**EXERCISE MATERIALS**:
______________________________

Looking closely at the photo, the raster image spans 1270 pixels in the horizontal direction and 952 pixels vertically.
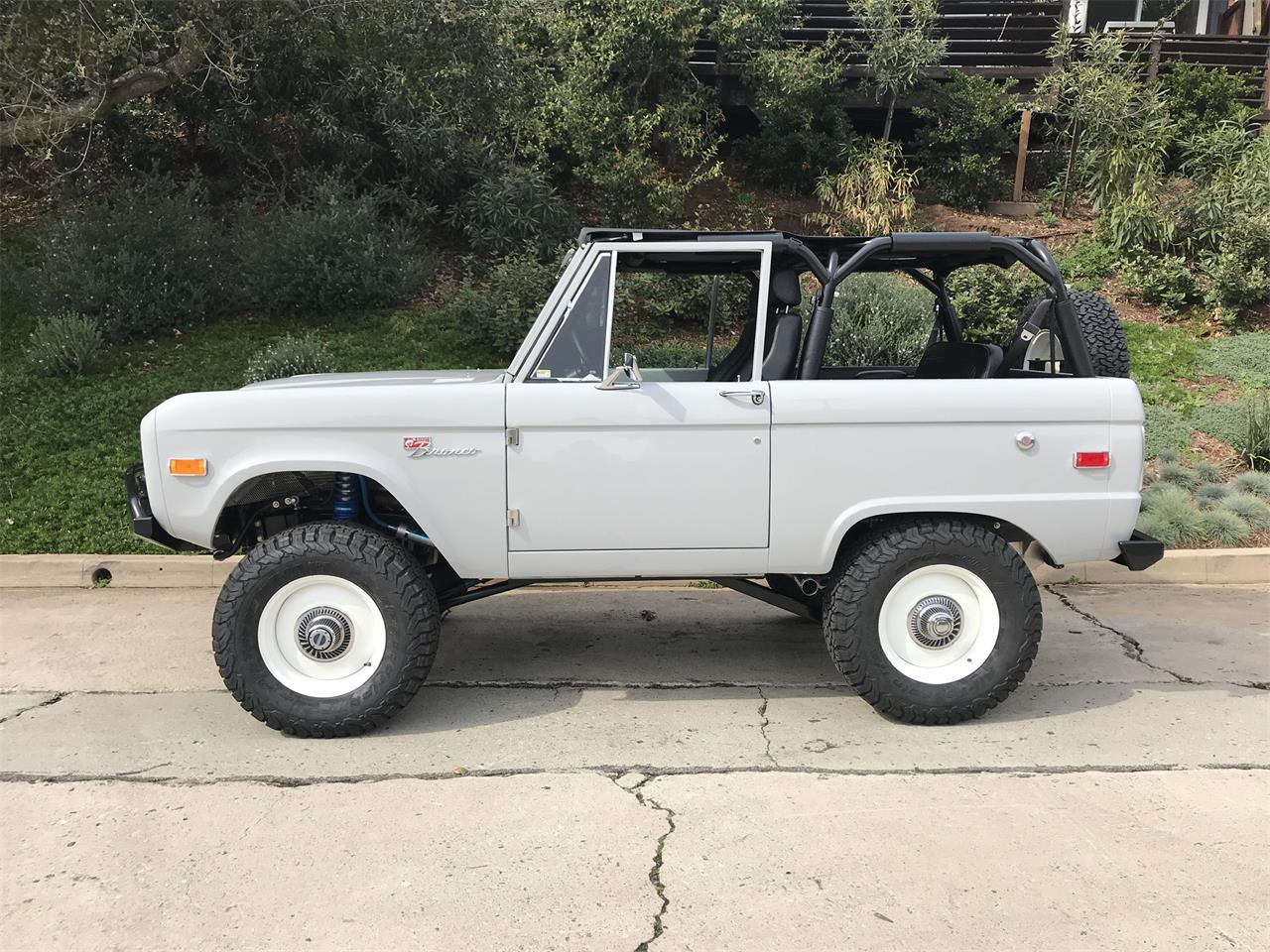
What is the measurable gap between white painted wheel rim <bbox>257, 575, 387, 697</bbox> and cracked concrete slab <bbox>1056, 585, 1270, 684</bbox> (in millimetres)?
4191

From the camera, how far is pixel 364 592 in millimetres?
4496

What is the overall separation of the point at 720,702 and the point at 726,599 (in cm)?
202

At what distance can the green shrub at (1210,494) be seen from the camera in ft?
26.6

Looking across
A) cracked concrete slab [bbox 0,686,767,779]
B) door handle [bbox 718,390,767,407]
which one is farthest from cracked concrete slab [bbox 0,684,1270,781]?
door handle [bbox 718,390,767,407]

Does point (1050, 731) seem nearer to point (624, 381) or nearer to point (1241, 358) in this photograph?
point (624, 381)

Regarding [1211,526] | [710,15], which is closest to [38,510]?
[1211,526]

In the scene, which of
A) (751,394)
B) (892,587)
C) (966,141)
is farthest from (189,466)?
(966,141)

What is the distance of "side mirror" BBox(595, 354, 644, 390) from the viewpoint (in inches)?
176

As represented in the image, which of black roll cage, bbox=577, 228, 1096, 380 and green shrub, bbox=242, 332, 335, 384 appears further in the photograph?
green shrub, bbox=242, 332, 335, 384

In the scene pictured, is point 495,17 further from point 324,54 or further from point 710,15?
point 710,15

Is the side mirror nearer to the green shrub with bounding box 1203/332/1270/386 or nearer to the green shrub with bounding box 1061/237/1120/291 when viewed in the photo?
the green shrub with bounding box 1203/332/1270/386

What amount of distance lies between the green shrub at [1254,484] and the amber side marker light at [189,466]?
25.5 ft

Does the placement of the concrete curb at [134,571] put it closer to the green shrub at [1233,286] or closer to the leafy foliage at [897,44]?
the green shrub at [1233,286]

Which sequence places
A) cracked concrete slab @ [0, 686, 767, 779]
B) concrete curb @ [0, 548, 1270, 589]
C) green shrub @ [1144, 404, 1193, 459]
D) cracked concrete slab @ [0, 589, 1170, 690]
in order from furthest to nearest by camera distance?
1. green shrub @ [1144, 404, 1193, 459]
2. concrete curb @ [0, 548, 1270, 589]
3. cracked concrete slab @ [0, 589, 1170, 690]
4. cracked concrete slab @ [0, 686, 767, 779]
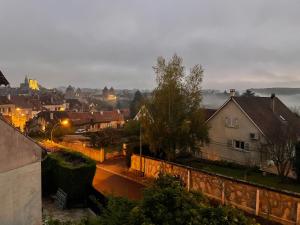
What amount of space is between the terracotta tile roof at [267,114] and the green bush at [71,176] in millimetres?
18618

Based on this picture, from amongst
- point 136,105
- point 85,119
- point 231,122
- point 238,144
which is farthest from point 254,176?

______________________________

**PROBLEM STATEMENT**:
Could you copy the lines from the one that contains "In the scene, which of" through the one that contains "4. cracked concrete slab @ [0, 686, 767, 779]", both included, exactly as they appear in the records?

**COMPLETE OUTPUT**:
In the scene, which of
A) (751,394)
B) (892,587)
C) (966,141)
is farthest from (189,466)?
(966,141)

What is the distance of "side mirror" BBox(595, 354, 644, 390) from the viewpoint (in inches)?
176

As represented in the image, which of black roll cage, bbox=577, 228, 1096, 380 and green shrub, bbox=242, 332, 335, 384 appears further in the photograph?
green shrub, bbox=242, 332, 335, 384

In the scene pictured, is point 495,17 further from point 324,54 or further from point 710,15?
point 710,15

Is the side mirror nearer to the green shrub with bounding box 1203/332/1270/386 or nearer to the green shrub with bounding box 1061/237/1120/291 when viewed in the photo?
the green shrub with bounding box 1203/332/1270/386

What amount of distance lies between the green shrub at [1254,484] and the amber side marker light at [189,466]?
25.5 ft

Does the placement of the concrete curb at [134,571] put it closer to the green shrub at [1233,286] or closer to the leafy foliage at [897,44]?
the green shrub at [1233,286]

Which sequence places
A) cracked concrete slab @ [0, 686, 767, 779]
B) concrete curb @ [0, 548, 1270, 589]
C) green shrub @ [1144, 404, 1193, 459]
D) cracked concrete slab @ [0, 589, 1170, 690]
in order from furthest to nearest by camera distance?
1. green shrub @ [1144, 404, 1193, 459]
2. concrete curb @ [0, 548, 1270, 589]
3. cracked concrete slab @ [0, 589, 1170, 690]
4. cracked concrete slab @ [0, 686, 767, 779]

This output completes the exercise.